I checked your markup using the W3C Validator.

The use of a link in the title of the post appears to be somewhat problematic in Movable Type, because the prev and next links are messed up. See for example this post at Winds of Change.

What’s strange is that compared to that Winds of Change post, your post appears to have a spurious "<a" before the <a> tag – what’s up with that? Note this gives the post it’s funny URL (ends in the first several characters of the markup for the linked URL: a_a_hrefhttplog.html ). Needless to say, the validator is not amused. (Also, you made one small error: the correct attribute is rel="alternate", not ref="alternate").

The good news is that the rosettabot specific markup in the body of the post checks out. The bad news is that while it renders fine in Firefox, the <object> tag appears as a tiny opaque box in Explorer in Win XP. My own test post does likewise.

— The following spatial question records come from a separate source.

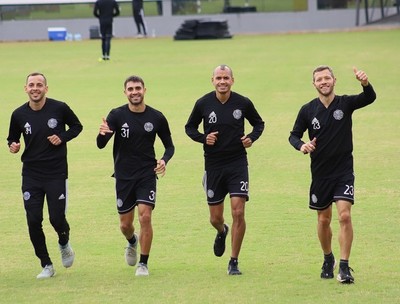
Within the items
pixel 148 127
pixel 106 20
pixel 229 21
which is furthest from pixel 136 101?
pixel 229 21

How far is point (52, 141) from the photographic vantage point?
12.7 m

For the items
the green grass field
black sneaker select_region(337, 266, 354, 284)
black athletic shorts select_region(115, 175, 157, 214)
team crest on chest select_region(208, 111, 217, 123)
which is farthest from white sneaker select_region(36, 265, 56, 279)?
black sneaker select_region(337, 266, 354, 284)

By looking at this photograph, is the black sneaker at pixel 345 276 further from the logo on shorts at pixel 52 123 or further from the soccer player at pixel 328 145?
the logo on shorts at pixel 52 123

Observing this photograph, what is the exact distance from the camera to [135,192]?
42.3 feet

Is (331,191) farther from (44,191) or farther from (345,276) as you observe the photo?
(44,191)

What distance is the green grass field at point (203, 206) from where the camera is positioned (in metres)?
12.2

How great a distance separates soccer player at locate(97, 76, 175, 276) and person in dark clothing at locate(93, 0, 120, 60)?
27751 mm

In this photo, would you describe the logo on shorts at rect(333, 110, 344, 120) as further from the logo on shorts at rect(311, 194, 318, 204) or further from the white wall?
the white wall

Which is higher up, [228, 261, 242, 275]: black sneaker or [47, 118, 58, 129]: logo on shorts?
[47, 118, 58, 129]: logo on shorts

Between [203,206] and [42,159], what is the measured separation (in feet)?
18.1

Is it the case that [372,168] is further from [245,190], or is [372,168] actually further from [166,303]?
[166,303]

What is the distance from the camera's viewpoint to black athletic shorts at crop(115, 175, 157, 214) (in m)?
12.7

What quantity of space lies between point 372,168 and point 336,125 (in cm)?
905

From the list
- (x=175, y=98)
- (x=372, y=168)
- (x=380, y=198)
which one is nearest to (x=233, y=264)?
(x=380, y=198)
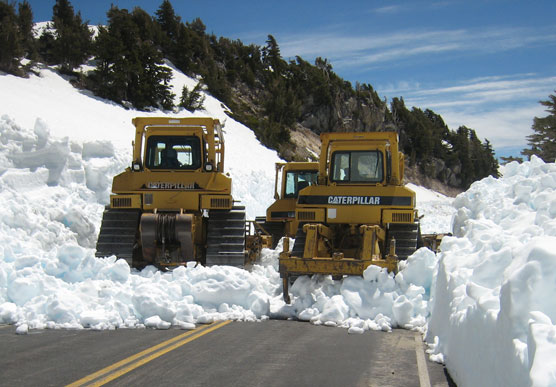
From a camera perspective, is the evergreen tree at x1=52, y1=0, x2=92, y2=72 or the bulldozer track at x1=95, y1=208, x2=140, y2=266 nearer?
the bulldozer track at x1=95, y1=208, x2=140, y2=266

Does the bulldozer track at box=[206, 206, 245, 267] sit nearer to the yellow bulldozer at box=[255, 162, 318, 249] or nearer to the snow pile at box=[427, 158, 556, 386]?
the yellow bulldozer at box=[255, 162, 318, 249]

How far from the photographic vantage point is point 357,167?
12711mm

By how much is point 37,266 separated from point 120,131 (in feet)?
57.3

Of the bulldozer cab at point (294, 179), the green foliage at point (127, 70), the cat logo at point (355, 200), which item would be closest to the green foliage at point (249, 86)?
the green foliage at point (127, 70)

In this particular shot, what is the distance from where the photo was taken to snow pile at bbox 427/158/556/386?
388cm

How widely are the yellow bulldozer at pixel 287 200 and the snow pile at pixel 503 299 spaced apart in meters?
8.17

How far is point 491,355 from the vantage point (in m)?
4.56

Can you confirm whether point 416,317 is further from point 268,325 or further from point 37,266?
point 37,266

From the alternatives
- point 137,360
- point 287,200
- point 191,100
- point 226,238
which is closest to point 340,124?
point 191,100

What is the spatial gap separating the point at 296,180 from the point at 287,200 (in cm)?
67

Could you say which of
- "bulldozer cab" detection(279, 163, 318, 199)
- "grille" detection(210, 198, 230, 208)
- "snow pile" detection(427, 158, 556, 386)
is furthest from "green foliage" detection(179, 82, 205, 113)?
"snow pile" detection(427, 158, 556, 386)

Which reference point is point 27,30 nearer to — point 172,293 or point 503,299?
point 172,293

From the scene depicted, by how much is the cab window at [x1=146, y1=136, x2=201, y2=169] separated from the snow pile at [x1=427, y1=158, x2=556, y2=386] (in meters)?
6.10

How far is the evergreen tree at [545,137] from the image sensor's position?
30516mm
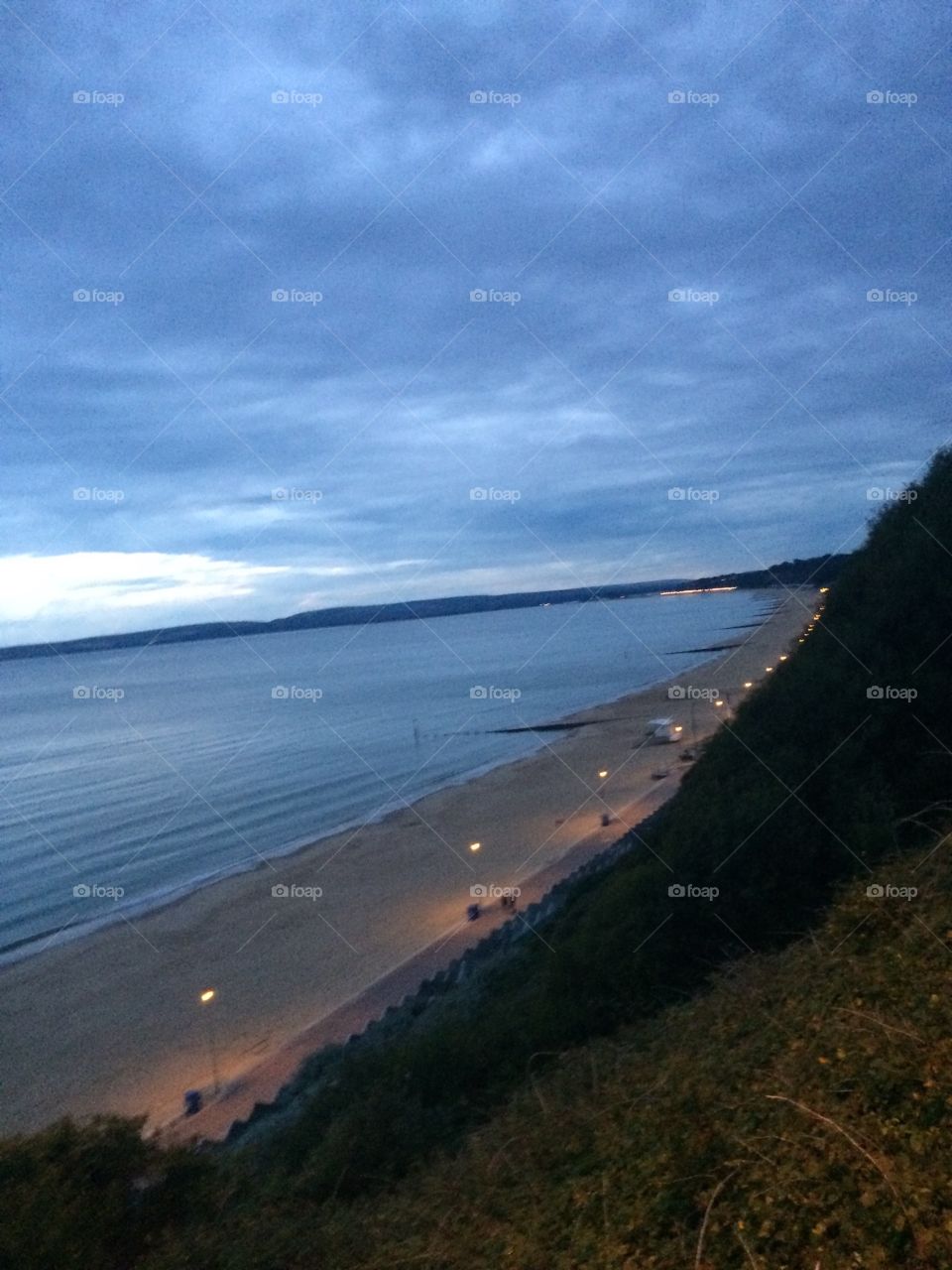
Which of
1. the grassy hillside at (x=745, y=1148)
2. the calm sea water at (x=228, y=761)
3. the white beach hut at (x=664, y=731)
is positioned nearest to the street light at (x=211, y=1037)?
the calm sea water at (x=228, y=761)

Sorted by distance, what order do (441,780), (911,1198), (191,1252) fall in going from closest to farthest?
(911,1198), (191,1252), (441,780)

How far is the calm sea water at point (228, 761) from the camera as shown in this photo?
28.5 metres

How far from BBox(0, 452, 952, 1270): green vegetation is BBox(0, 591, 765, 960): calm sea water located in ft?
59.8

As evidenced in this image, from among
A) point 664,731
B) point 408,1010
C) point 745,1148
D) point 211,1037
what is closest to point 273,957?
point 211,1037

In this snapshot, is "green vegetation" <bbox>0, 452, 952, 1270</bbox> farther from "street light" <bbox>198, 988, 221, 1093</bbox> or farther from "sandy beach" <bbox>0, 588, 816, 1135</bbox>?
"sandy beach" <bbox>0, 588, 816, 1135</bbox>

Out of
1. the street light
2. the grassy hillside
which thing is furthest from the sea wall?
the grassy hillside

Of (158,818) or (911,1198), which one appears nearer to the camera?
(911,1198)

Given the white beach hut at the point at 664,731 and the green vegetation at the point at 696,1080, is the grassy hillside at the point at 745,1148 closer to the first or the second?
the green vegetation at the point at 696,1080

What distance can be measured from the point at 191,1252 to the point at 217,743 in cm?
4969

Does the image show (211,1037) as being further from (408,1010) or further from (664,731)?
(664,731)

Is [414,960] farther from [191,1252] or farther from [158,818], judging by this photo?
[158,818]

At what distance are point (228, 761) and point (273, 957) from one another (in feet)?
87.9

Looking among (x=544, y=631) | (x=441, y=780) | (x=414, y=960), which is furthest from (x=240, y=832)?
(x=544, y=631)

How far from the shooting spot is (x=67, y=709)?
287 ft
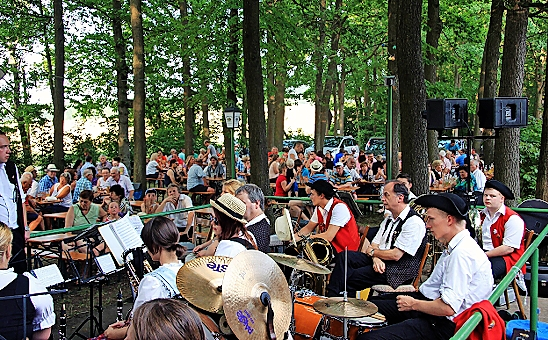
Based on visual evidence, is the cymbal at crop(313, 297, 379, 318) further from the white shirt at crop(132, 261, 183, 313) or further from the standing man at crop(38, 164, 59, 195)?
the standing man at crop(38, 164, 59, 195)

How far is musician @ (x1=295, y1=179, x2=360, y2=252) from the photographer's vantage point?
7160 mm

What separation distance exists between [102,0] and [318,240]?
58.2 ft

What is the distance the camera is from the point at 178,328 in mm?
2223

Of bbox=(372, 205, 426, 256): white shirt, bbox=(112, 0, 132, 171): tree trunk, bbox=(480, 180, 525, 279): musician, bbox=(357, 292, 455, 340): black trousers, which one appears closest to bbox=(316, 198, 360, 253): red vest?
bbox=(372, 205, 426, 256): white shirt

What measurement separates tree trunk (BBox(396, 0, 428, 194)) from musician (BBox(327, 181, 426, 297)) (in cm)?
450

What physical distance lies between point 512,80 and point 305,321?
824 centimetres

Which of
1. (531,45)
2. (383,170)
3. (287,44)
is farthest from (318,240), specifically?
(531,45)

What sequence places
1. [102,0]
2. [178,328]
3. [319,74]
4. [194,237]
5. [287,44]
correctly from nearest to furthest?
[178,328], [194,237], [287,44], [102,0], [319,74]

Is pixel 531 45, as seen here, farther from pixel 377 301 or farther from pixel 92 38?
pixel 377 301

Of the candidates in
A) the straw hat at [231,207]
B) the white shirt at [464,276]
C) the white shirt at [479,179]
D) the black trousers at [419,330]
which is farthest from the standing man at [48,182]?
the white shirt at [464,276]

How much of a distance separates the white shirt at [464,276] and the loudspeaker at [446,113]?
439 cm

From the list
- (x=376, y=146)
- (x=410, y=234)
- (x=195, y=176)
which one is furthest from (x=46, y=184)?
(x=376, y=146)

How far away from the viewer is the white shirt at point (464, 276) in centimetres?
421

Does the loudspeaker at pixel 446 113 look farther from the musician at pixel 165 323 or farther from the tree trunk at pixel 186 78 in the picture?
the tree trunk at pixel 186 78
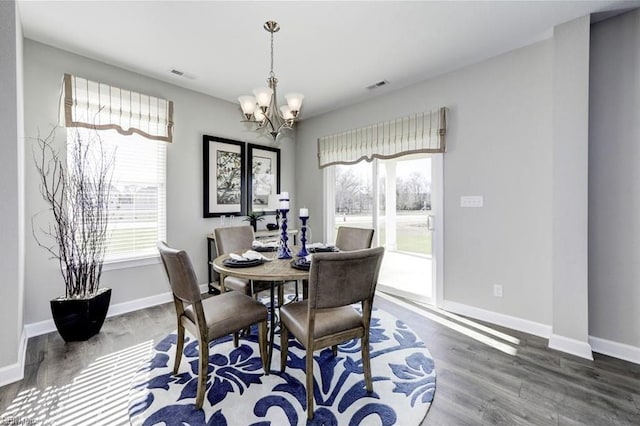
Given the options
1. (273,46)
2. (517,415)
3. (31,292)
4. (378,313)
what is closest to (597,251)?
(517,415)

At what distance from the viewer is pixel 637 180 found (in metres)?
2.24

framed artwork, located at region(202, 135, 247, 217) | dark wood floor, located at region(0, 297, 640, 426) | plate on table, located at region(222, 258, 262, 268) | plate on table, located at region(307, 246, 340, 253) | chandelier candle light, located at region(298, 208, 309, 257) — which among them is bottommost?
dark wood floor, located at region(0, 297, 640, 426)

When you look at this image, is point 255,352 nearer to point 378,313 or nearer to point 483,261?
point 378,313

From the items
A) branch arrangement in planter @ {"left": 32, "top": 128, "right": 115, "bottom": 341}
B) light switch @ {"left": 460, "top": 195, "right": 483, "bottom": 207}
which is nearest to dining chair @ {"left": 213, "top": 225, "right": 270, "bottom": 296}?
branch arrangement in planter @ {"left": 32, "top": 128, "right": 115, "bottom": 341}

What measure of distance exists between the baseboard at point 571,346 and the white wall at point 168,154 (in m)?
3.89

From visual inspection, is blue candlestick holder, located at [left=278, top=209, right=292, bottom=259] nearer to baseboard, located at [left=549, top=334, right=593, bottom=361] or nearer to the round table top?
the round table top

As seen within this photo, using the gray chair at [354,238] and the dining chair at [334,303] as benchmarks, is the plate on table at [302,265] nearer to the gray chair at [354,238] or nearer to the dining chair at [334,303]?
the dining chair at [334,303]

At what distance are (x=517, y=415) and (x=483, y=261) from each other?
5.26 feet

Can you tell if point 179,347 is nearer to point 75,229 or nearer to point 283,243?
point 283,243

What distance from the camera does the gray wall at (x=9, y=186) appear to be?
192cm

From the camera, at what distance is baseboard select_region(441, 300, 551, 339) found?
8.66 feet

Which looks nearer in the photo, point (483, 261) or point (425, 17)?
point (425, 17)

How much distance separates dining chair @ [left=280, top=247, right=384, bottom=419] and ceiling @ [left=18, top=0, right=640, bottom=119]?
190 centimetres

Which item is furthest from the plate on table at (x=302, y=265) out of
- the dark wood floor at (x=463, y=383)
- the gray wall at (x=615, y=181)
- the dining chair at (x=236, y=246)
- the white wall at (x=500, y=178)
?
the gray wall at (x=615, y=181)
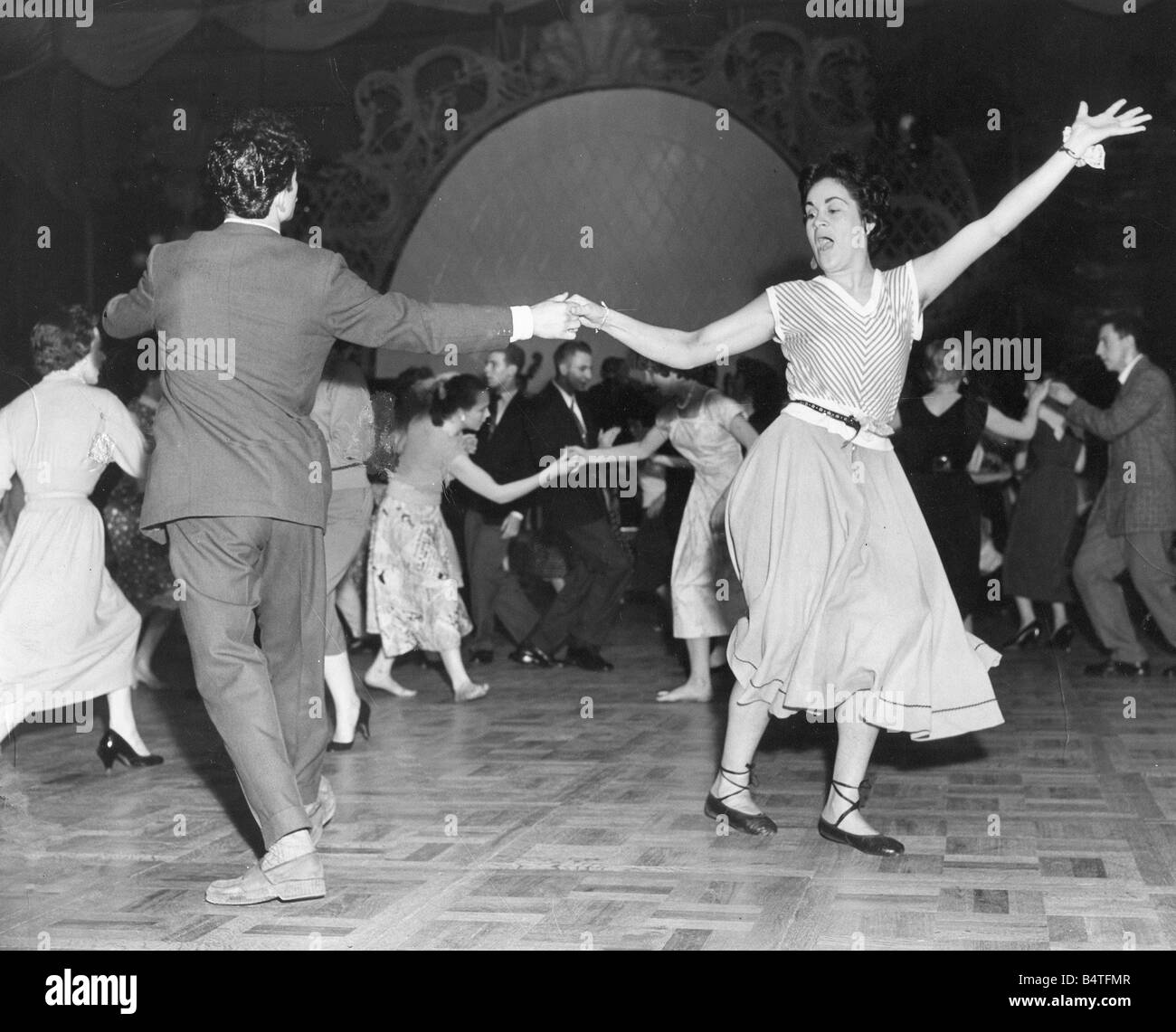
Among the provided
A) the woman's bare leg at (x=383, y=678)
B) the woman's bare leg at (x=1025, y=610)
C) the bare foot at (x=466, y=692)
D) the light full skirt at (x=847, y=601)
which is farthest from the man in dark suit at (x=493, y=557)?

Sigh – need to go back and re-examine why the validator wants to see the <object> tag there; it really shouldn’t be needed (The XHTML 1.0 Strict DTD says I should be able to put %lists in the body of the document) and a <div class="urn:rosettabot"> or some such should serve just fine as a (styleable!) container for the rosettabot markup. When I use "div" as a container it looks fine, but the validator complains.

As for the RDF flavor of RSS which your site syndicates, it appears everything makes it through, but wrapped up in the CDATA section, which means it would have to be "double parsed" if the RDF generator doesn’t recognize it and break it out - but then all the syndication mechanisms will likely require some kind of patching; in the meantime it doesn't break anything (a first order requirement).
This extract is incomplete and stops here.